== Text passage ==
26. It is contended that this Court is now functus officio. According to the Respondents, functus officio in respect of the matters in the Petition and the Application raises a new cause of action. To the said Respondents, the Petitioner has introduced a new set of facts and new cause of action and is now seeking to re-open the Petition to be heard on a completely new premise, being discovery of liquor shops in Greatwall Gardens Mall. The Application by the Petitioner, it was averred, seeks to change the nature and character of the Petition which cannot be countenanced. To the said Respondent, this would be in abuse of the Court process and that the Petitioner ought to file a new suit, if at all they wish to litigate on the new set of facts.

27. The doctrine of functus officio according to the Court of Appeal in the case of Telkom Kenya Limited vs. John Ochanda (Suing On His Own Behalf and on Behalf of 996 Former Employees of Telkom Kenya Limited) [2014] eKLR: -

“…is not to be understood to bar any engagement by a court with a case that it has already decided or pronounced itself on. What it does bar is a merit-based decisional re-engagement with the case once final judgment has been entered and a decree thereon issued. There do therefore exist certain exceptions and these have been captured thus in JERSEY EVENING POST LTD VS AI THANI [2002] JLR 542 at 550, also cited and applied by the Supreme Court;

“A court is functus when it has performed all its duties in a particular case. The doctrine does not prevent the court from correcting clerical errors nor does it prevent a judicial change of mind even when a decision has been communicated to the parties. Proceedings are only fully concluded, and the court functus, when its judgment or order has been perfected. The purpose of the doctrine is to provide finality. Once proceedings are finally concluded, the court cannot review or alter its decision; any challenge to its ruling or adjudication must be taken to a higher court if that right is available.”

== Short problem ==
Carry on the passage about the doctrine of functus officio from the point where it stops.

[Extracted data entries]
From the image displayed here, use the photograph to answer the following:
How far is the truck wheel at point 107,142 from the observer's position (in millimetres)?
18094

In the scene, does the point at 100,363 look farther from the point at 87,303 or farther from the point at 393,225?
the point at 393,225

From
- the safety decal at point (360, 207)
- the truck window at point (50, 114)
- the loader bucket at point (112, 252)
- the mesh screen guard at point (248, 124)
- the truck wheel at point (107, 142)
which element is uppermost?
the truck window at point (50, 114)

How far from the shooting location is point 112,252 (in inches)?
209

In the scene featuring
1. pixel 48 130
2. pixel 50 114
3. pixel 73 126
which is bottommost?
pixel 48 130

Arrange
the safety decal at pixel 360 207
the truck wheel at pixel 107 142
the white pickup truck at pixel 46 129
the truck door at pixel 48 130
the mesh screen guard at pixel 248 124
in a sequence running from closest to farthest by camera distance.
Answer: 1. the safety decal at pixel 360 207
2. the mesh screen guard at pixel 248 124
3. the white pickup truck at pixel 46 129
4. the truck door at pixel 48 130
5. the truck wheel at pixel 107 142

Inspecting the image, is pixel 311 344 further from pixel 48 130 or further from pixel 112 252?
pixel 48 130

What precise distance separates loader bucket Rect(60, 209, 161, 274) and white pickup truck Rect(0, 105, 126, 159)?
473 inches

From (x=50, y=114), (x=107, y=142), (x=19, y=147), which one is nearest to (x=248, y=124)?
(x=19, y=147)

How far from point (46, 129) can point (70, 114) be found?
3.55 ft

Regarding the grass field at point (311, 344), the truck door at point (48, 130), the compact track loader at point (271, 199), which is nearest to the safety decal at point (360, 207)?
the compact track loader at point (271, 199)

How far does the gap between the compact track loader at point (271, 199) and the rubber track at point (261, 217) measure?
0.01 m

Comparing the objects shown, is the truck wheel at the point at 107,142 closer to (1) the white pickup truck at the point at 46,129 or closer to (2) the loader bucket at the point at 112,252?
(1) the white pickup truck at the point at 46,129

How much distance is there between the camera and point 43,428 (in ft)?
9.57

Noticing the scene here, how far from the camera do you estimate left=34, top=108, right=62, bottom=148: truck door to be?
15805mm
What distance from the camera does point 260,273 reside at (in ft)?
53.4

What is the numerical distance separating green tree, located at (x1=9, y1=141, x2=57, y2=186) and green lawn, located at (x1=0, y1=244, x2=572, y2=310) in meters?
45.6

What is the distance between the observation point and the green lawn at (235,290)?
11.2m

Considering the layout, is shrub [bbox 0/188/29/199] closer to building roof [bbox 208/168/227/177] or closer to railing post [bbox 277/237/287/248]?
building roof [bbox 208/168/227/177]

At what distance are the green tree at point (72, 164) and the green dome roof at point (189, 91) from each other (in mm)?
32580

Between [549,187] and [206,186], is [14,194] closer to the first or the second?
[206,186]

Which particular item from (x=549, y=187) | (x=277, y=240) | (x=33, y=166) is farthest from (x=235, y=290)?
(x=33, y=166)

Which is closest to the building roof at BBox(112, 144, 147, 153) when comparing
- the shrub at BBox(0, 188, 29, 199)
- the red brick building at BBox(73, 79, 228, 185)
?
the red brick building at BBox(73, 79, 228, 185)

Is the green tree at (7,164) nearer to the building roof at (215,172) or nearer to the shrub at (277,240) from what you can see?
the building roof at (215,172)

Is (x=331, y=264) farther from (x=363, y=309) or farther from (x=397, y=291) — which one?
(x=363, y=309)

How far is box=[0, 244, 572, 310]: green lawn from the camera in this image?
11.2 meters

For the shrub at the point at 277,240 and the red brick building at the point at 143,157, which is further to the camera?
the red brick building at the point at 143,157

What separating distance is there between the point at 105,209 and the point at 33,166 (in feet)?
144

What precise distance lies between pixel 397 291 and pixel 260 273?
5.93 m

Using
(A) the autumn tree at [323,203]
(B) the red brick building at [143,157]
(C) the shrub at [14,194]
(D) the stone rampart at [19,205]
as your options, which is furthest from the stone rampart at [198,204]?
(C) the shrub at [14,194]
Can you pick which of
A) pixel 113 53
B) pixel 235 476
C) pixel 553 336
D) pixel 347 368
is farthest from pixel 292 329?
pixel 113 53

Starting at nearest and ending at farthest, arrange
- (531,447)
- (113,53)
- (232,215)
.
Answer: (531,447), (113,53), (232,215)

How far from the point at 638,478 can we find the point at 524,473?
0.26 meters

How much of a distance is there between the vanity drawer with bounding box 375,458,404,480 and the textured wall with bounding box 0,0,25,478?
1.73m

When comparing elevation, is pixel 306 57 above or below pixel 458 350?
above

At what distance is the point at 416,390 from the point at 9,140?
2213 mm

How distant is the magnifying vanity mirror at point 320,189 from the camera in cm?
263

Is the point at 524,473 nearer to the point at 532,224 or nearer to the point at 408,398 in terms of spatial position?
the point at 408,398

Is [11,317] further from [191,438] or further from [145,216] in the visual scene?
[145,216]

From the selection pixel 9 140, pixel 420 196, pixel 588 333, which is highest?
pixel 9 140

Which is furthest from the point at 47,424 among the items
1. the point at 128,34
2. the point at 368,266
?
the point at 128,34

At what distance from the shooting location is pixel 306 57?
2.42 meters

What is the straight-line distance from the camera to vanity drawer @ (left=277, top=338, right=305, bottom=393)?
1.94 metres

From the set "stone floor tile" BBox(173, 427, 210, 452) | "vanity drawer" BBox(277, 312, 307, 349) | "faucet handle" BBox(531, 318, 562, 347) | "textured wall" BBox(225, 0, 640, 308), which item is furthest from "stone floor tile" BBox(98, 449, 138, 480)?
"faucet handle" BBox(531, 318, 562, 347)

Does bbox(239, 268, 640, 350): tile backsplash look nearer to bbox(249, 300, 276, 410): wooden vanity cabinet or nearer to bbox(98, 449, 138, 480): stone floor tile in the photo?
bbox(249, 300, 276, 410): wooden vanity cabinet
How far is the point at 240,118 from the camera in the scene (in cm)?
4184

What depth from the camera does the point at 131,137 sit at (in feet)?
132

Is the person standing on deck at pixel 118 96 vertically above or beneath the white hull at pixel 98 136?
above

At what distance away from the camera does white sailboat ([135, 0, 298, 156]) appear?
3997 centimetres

== The output ==
28. In this application what is sought is a review of the earlier decision on the ground that new evidence has come to light. Whether or not there in fact exist new evidence is something else. However, in so far as the applicant only seeks a review, this Court is not barred from entertaining the application. It may however, still dismiss it notwithstanding that it has heard the same. Accordingly, I find that this court is not functus officio.

29. It was further averred that the Petitioner lacks locus standi in advancing the claims set out in the Application. It is contended that the provisions of Section 12(1)(c) of the Alcoholic Drinks Control Act are tailored to protect children. Unless the Petitioner is able to establish that the liquor shops at Great Wall Gardens Mall have actually threatened its operations, in which case, the Petitioner would be arguing that its Constitutional rights have been violated or threaten to be violated, it must bring itself within the ambit of Article 22(2)(a) to (d) and Article 258(2)(a) to (d).

30. With due respect to the Respondents, they have misunderstood the purport of this application. In this application the Applicants seeks an order of the Court to reopen the case. Accordingly, by this application, the Applicant does not purport to be bringing a new cause of action but is seeking to have the judgement corrected based on what it believes is the discovery of new material. While its position may not necessarily be correct, the Application cannot be disallowed merely on the ground that the Applicant has no locus standi in the matter.

31. The Code of Civil Procedure,Volume III Pages 3652-3653 bySir Dinshaw Fardunji Mulla states:

“The power of review can be exercised for correction of a mistake and not to substitute a view. Such powers should be exercised within the limits of the statute dealing with the exercise of power. The review cannot be treated as an appeal in disguise. The mere possibility of two views on the subject is not ground for review. The review proceedings are not by way of an appeal and have to be strictly confined to the scope and ambit of Order 47, rule 1, Code of Civil Procedure…The review court cannot sit as an Appellate Court. Mere possibility of two views is not a ground of review. Thus, re-assessing evidence and pointing out defects in the order of the court is not proper.”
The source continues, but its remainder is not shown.